Caption-style text data
=== Begin Enclosure ===

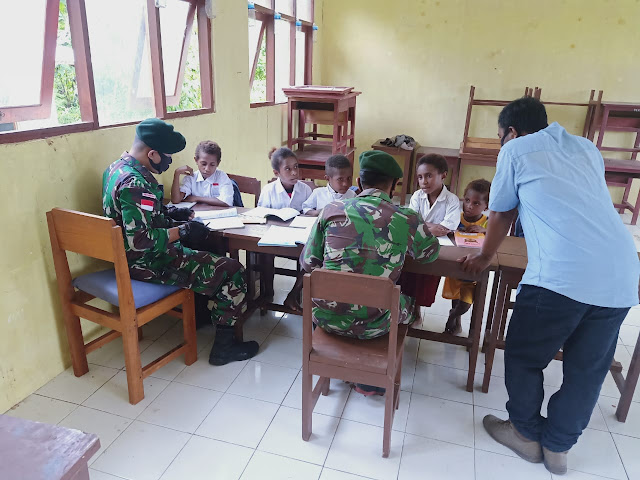 Siswa di Perbatasan Tidak Memiliki HP Untuk Ikuti Kelas Online, Begini Kiat Prajurit TNI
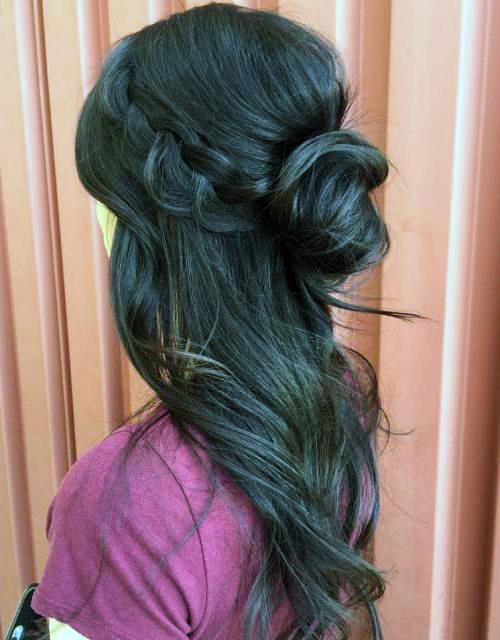 Прически с пучком на длинные волосы_11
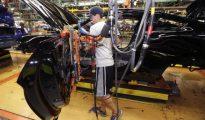 Un trabajador de la planta Flat Rock de Ford, en Michigan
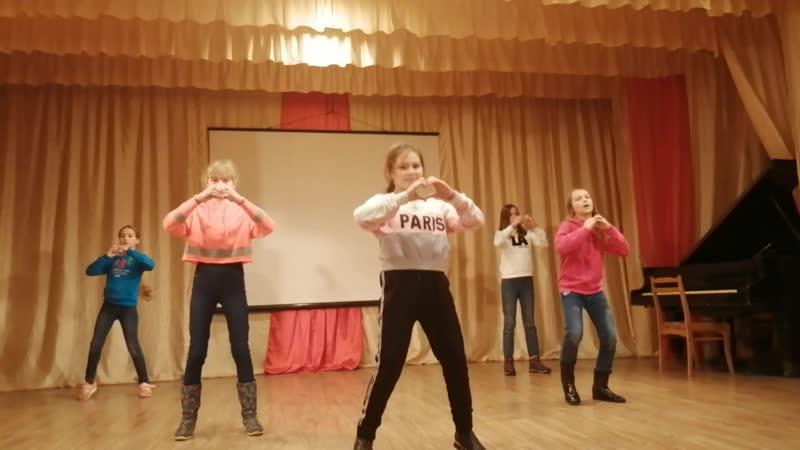 Девочки из 3 отряда.Танец Девочка в тренде. Алло, мы ищем таланты!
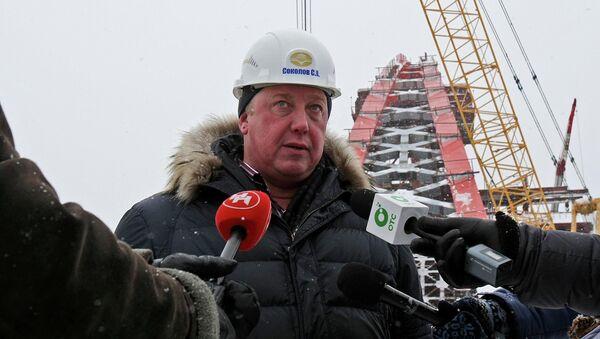 Директор мостотряда №38 ОАО Сибмост Сергей Соколов во время выездного совещания на площадке строящегося Бургинского моста, фото с места событий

=== End Enclosure ===

Aim of the task: Pictures do not belong in the copy. Reproduce the rest of the data exactly.

Answer to the problem:
 Siswa di Perbatasan Tidak Memiliki HP Untuk Ikuti Kelas Online, Begini Kiat Prajurit TNI
 Прически с пучком на длинные волосы_11
 Un trabajador de la planta Flat Rock de Ford, en Michigan
 Девочки из 3 отряда.Танец Девочка в тренде. Алло, мы ищем таланты!
 Директор мостотряда №38 ОАО Сибмост Сергей Соколов во время выездного совещания на площадке строящегося Бургинского моста, фото с места событий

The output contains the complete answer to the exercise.